[Data items]
----------

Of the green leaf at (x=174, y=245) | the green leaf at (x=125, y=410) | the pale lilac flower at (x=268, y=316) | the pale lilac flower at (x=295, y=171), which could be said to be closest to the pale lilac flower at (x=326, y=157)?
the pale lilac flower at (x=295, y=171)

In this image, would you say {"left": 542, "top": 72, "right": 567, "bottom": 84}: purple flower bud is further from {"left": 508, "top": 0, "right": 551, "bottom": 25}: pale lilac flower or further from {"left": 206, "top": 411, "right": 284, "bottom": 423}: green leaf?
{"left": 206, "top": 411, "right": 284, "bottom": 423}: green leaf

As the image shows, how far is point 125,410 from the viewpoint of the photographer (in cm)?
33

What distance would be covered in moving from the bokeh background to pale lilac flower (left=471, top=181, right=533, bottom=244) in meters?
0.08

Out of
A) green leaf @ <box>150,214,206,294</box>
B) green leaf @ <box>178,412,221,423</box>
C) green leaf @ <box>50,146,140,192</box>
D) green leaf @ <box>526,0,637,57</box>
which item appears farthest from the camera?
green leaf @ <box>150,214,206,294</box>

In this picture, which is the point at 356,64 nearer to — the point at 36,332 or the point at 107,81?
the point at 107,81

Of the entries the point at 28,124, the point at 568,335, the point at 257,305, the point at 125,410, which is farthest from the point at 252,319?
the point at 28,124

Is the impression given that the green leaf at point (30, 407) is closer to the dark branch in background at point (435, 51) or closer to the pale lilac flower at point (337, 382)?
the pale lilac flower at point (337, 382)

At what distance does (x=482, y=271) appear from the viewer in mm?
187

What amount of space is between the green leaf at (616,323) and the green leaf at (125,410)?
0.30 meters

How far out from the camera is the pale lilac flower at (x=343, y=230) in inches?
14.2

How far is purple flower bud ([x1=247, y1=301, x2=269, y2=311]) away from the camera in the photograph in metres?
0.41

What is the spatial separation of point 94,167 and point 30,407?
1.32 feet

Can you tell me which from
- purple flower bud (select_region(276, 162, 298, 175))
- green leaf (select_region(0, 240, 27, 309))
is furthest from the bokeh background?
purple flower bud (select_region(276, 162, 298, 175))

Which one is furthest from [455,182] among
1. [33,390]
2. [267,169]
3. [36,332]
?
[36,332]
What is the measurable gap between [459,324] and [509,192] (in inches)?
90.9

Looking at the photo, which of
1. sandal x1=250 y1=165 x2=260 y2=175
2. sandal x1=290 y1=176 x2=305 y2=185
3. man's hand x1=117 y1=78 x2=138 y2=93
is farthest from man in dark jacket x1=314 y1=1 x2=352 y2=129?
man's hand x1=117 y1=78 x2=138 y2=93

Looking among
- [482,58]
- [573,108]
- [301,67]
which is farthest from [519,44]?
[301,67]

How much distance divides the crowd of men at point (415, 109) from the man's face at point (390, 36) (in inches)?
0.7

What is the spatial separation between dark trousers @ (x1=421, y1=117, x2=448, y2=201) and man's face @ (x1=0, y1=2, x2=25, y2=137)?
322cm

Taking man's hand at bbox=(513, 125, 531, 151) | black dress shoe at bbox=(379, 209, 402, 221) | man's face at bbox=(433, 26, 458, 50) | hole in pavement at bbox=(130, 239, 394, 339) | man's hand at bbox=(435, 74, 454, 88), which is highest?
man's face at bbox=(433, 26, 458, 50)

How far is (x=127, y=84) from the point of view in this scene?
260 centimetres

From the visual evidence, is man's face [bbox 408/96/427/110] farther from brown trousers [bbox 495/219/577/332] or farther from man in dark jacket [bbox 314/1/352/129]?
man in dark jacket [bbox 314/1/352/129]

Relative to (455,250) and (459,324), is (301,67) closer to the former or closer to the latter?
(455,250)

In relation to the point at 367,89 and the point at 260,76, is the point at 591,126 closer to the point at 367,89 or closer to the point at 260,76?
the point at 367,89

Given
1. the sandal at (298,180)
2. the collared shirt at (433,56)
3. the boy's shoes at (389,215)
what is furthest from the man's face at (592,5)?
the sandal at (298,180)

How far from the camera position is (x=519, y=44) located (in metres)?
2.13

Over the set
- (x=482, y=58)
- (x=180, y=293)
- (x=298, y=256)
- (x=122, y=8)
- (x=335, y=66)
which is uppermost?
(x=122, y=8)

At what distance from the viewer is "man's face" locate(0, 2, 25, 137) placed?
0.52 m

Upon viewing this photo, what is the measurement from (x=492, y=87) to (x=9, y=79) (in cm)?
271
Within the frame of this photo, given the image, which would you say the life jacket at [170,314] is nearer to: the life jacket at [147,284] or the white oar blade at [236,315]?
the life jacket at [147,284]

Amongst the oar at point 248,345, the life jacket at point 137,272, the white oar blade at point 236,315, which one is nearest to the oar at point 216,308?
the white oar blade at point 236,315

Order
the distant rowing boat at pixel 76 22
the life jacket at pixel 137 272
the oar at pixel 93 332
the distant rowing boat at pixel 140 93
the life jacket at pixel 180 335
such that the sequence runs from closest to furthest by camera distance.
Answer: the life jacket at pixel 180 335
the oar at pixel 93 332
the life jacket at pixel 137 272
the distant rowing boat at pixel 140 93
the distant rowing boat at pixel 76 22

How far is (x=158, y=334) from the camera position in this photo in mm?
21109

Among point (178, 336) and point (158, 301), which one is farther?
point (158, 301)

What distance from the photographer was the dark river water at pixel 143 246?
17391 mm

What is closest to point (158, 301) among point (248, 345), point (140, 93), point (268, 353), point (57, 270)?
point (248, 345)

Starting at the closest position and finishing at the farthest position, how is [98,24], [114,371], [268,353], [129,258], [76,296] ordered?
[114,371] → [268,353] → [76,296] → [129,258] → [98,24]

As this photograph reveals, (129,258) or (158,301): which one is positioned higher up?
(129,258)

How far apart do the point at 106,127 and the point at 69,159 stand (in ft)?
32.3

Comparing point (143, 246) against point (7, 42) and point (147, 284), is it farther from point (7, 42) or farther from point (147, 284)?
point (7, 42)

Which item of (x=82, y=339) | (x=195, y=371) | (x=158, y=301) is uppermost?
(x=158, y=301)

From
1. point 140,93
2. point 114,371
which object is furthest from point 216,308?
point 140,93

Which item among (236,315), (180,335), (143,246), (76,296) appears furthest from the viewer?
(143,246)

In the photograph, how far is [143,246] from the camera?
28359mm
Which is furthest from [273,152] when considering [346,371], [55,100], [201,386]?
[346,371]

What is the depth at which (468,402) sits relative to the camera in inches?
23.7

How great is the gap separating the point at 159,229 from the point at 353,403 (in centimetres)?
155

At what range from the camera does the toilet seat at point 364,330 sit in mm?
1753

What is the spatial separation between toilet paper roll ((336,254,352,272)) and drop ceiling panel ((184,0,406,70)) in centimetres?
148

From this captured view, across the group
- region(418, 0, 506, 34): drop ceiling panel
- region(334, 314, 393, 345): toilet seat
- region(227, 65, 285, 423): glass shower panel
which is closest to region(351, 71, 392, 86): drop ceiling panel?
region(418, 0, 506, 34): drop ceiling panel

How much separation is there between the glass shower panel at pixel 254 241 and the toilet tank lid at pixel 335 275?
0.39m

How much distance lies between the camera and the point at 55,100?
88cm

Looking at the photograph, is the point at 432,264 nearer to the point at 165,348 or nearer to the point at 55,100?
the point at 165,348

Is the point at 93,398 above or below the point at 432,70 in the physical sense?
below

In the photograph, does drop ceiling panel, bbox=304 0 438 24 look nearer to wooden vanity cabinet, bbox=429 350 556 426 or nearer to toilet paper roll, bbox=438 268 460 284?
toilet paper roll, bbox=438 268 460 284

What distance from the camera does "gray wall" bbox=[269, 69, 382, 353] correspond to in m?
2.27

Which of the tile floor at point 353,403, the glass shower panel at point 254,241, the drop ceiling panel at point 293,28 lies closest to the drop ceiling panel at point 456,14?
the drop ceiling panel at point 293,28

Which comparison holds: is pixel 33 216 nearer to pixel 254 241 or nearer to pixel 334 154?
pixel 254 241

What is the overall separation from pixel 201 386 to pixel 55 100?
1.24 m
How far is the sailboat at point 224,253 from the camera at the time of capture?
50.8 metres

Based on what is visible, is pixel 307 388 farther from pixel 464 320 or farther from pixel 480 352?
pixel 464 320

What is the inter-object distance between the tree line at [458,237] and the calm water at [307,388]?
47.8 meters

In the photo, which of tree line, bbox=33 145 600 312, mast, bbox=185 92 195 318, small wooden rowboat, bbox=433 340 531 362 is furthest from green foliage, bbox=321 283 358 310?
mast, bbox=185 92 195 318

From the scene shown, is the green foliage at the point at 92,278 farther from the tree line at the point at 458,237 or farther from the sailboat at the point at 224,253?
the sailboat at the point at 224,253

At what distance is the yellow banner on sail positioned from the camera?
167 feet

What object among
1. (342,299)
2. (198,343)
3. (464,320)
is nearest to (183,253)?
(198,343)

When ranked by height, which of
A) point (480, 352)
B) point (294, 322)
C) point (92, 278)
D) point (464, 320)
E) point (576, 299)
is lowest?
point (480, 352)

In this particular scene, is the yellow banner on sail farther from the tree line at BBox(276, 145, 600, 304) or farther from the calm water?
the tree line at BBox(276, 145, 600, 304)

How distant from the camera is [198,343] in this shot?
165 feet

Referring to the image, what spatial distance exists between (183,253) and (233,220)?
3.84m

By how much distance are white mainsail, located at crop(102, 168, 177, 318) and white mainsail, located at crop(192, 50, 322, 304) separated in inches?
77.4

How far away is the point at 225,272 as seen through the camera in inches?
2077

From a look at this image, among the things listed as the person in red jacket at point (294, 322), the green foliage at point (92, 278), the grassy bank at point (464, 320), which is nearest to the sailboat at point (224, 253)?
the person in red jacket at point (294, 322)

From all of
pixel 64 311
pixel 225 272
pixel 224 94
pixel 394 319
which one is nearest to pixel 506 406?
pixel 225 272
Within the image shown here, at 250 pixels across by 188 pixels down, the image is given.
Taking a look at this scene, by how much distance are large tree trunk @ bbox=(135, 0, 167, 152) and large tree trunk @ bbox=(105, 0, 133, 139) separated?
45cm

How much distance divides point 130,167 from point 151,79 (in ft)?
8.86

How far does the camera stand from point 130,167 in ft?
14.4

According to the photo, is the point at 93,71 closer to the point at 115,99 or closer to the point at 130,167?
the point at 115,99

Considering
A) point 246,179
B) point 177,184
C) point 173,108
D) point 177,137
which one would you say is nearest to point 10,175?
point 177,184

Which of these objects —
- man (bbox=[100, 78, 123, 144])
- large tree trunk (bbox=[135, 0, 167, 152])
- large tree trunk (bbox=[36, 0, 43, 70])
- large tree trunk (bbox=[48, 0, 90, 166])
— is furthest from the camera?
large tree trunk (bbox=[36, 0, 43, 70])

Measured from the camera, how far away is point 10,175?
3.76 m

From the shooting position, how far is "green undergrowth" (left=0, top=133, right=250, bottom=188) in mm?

----------

> _REQUIREMENTS_: Everything from the line containing "How far away is the" through the last line of the records must be given again exactly; leave out all other lines.

> _SOLUTION FOR THIS PROBLEM_:
How far away is the point at 225,272 as seen through the camera in inches?
2077

From a look at this image, among the things listed as the person in red jacket at point (294, 322), the green foliage at point (92, 278), the grassy bank at point (464, 320), which is nearest to the sailboat at point (224, 253)?
the person in red jacket at point (294, 322)

From all of
pixel 64 311
pixel 225 272
pixel 224 94
pixel 394 319
which one is nearest to pixel 506 406?
pixel 225 272
Within the image shown here, at 250 pixels across by 188 pixels down, the image is given.
Taking a look at this scene, by how much distance are large tree trunk @ bbox=(135, 0, 167, 152) and large tree trunk @ bbox=(105, 0, 133, 139) separated?
45cm

How much distance divides point 130,167 from point 151,79 (in ft)?
8.86

How far does the camera stand from point 130,167 in ft?
14.4

According to the photo, is the point at 93,71 closer to the point at 115,99 or closer to the point at 130,167?
the point at 115,99

Considering
A) point 246,179
B) point 177,184
C) point 173,108
D) point 177,137
which one would you say is nearest to point 10,175?
point 177,184

Which of these objects —
- man (bbox=[100, 78, 123, 144])
- large tree trunk (bbox=[135, 0, 167, 152])
- large tree trunk (bbox=[36, 0, 43, 70])
- large tree trunk (bbox=[48, 0, 90, 166])
— is furthest from the camera?
large tree trunk (bbox=[36, 0, 43, 70])

Measured from the camera, how far away is point 10,175?
3.76 m

From the shooting position, how far is "green undergrowth" (left=0, top=133, right=250, bottom=188) in mm?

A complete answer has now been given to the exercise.